One of the things we get to test is a customer oriented API. It's particularly lovely test target for multiple reasons:
  • Read-only: It only gets data, and does not allow us to change data. Makes it simpler! 
  • Time-constrained on API level: You can tell dates as input and it does freeze time for test automation purposes. You don't have to play with concepts of today() and now(). 
  • Limited and understandable UI level edits to data: There are some things we can change from GUI that impact the API but they are fairly straightforward. 
The main reason it brought us joy for testing today is that we found a bug on it a few weeks back where particular combination returns 500 error code (Server error) where it should not, and we got to start creating some tests back then to create a nice baseline for the time that bug would be fixed.

The long awaited message of bug fix arrived today, and the first thing we'd do is pull out the tests we had automated the last round (asserts and approvals, I wrote about those earlier as we set the project up). We ran the tests, expecting to see a fail for the assert for getting 500 for that bug. The results surprised us.

We still had that test passing, but now we also had another test failing with 500. Instead of going forward with the fix, we had momentarily gone backwards. 

Not long after, we got to try again with a new version. This time it was just as we expected. Within 30 seconds of realizing the version was available, we knew that on the level we automated our tests before, those were now matching today's expectations. 

For those of you concerned on the tests not running in CI, it is about the same time to go check they are blue as we did not place these tests as ones blocking the pipeline. These tests weren't designed for the pipeline, they were designed as an entry point for exploratory testing where we could leave some of them behind for the pipeline or for other purposes. 

We quickly drafted our idea of what we would test and change today:
  • Capturing and reviewing for correctness for the combination that we previously documented as receiving the 500 response for that bug
  • Ensuring we could see latest data after the most recent changes
  • Having easily configurable control over dates and times we had not needed in our tests before
  • Making some of the tests approval files smaller in size as long as they did not lose the idea of what we were testing with them
What turned out to be the most fun thing to test was the latest data. Starting with that idea, we found multiple other ideas of what to test, including things around changing more values on the data, and things around multiple overlapping limits. We needed to remind ourselves, multiple times, that we still have not seen our starting idea in action, even if we had seem many other ideas. 
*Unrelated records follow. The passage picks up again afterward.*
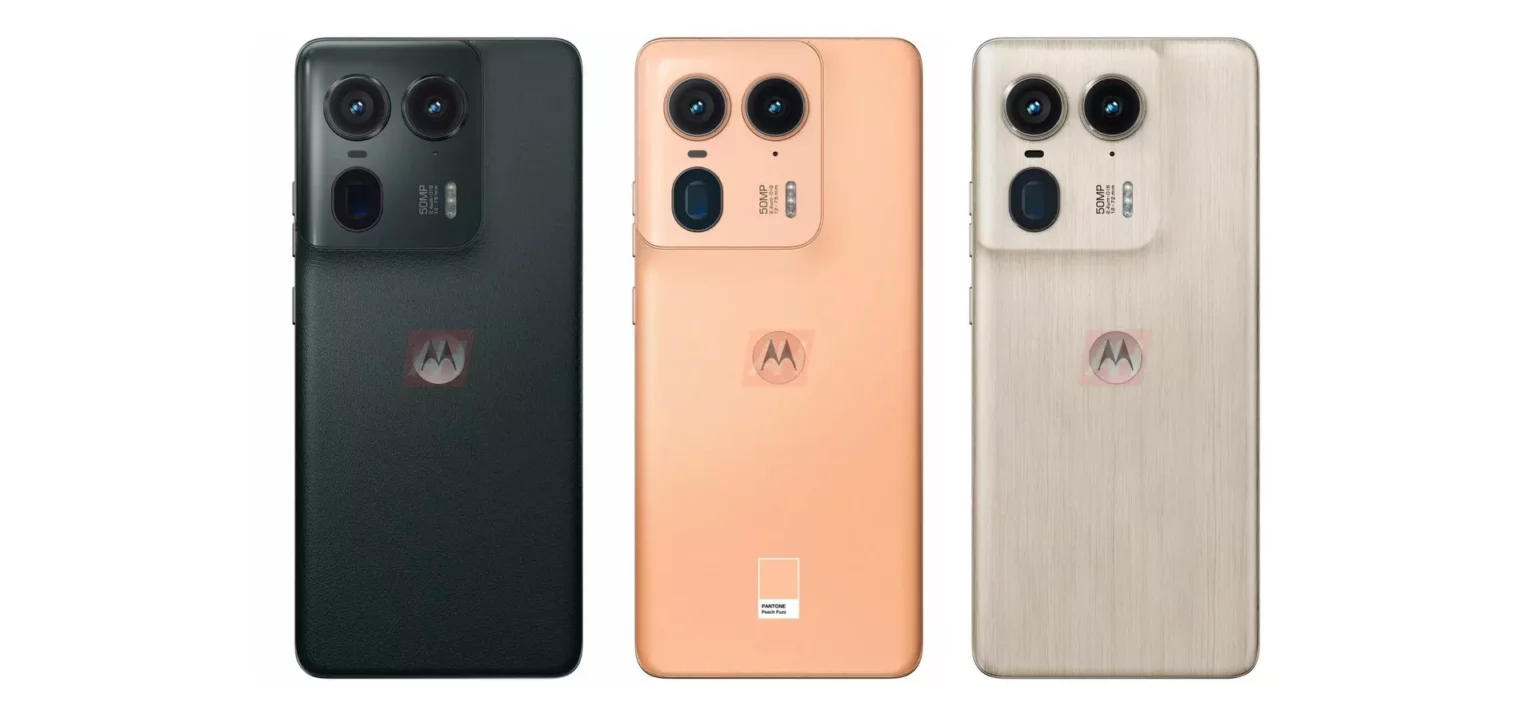 Motorola Edge 50 Ultra: Il Futuro della Fotografia Mobile con Snapdragon 8s Gen 3 e Teleobiettivo Periscopico 20240404 003129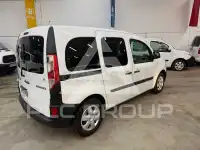 2017 Renault Kangoo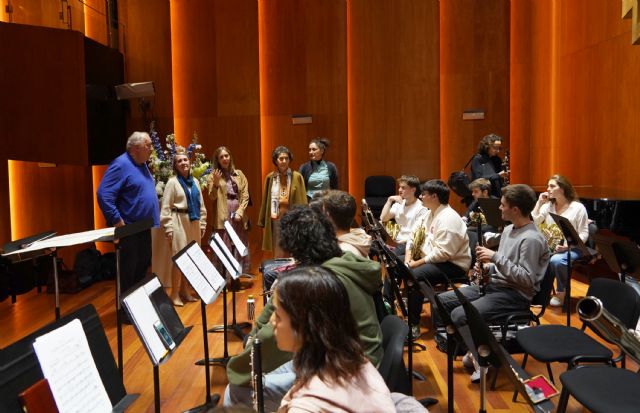 Escuela Superior de Música Reina Sofía - 4, Foto 4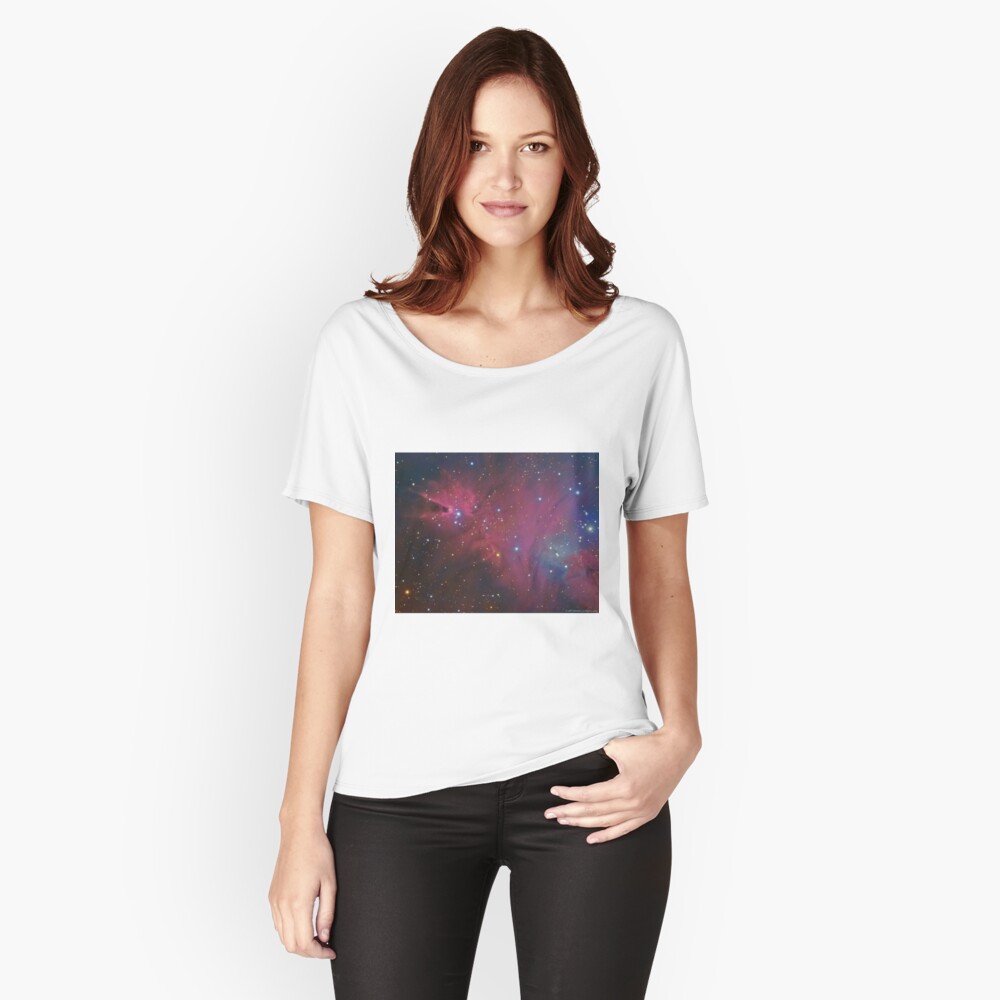 Item preview, Relaxed Fit T-Shirt designed and sold by jeffjastro.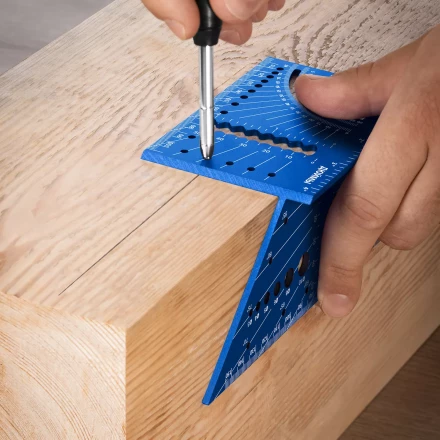 ЗУБР 3D, 7-в-1, угольник многофункциональный, Профессионал (34399) купить в Уфе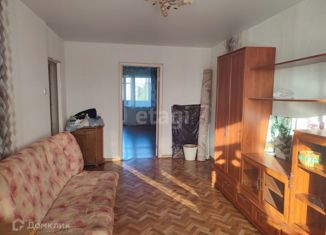 Продается 3-комнатная квартира, 66.8 м2, Нижегородская область, улица Сергея Акимова, 40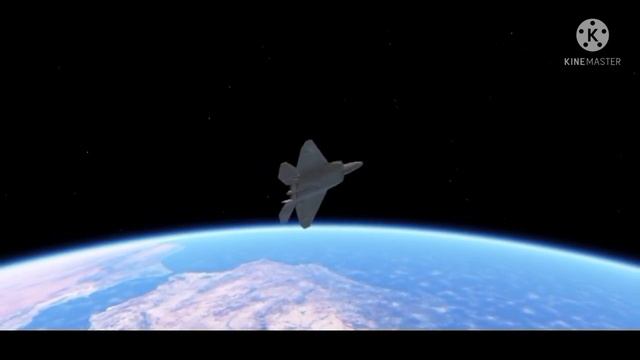 I went to space ?? | Infinite Flight смотреть онлайн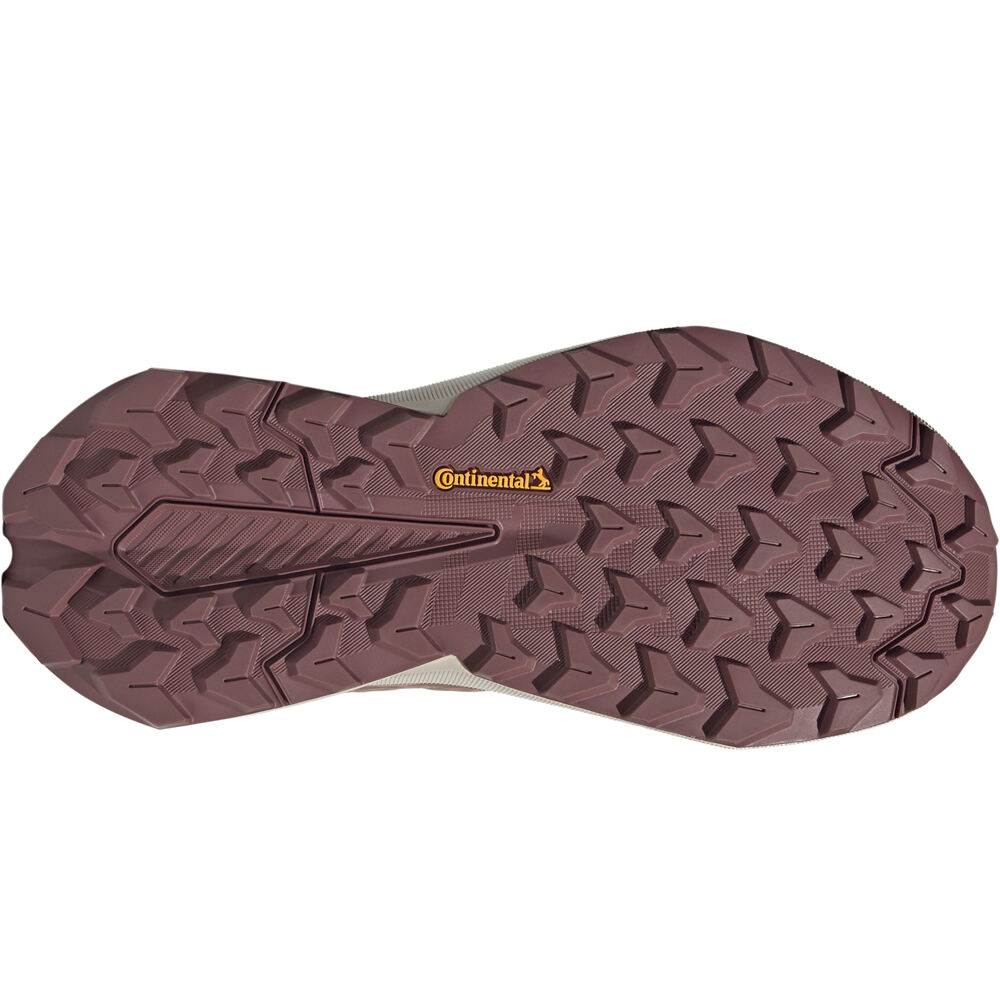 adidas zapatilla trekking mujer TERREX TRAILMAKER 2 LEA W vista superior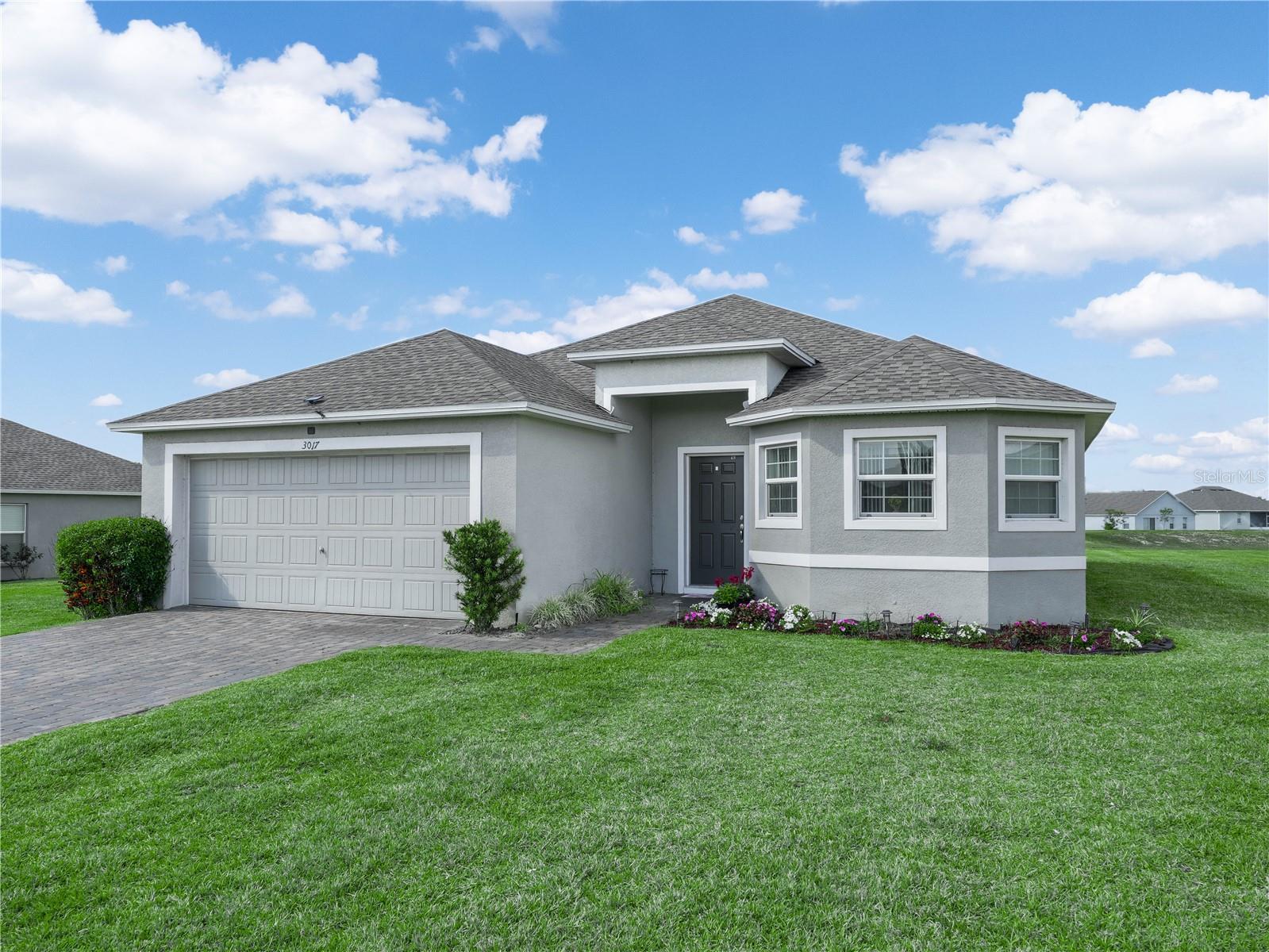 3017 Calliope Dr Property Photo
As a conclusion of today, we came to the importance of anchor, and remembering that anchor. If writing it down helps, write it down. If having a pair that keeps you honest helps, have a pair. Whatever works for you. But a lot of times, when we do some testing, we end up forgetting what was the thing we set out to do in the first place. Anchoring an idea allows us to discover while we explore, and still stay true to what we originally set out to do. 

We ended up refactoring our test code a bit to make it more flexible for the ideas we had today, and we discovered one test we wanted to keep for future. It started off with one name and concept, yet though exploring we learned that what we wanted to keep for future was different to what we wanted and needed to do today. 
Truth is, we always throw some away, and that is where I recognize learning and thinking is going on. Can keep and should keep are two different things.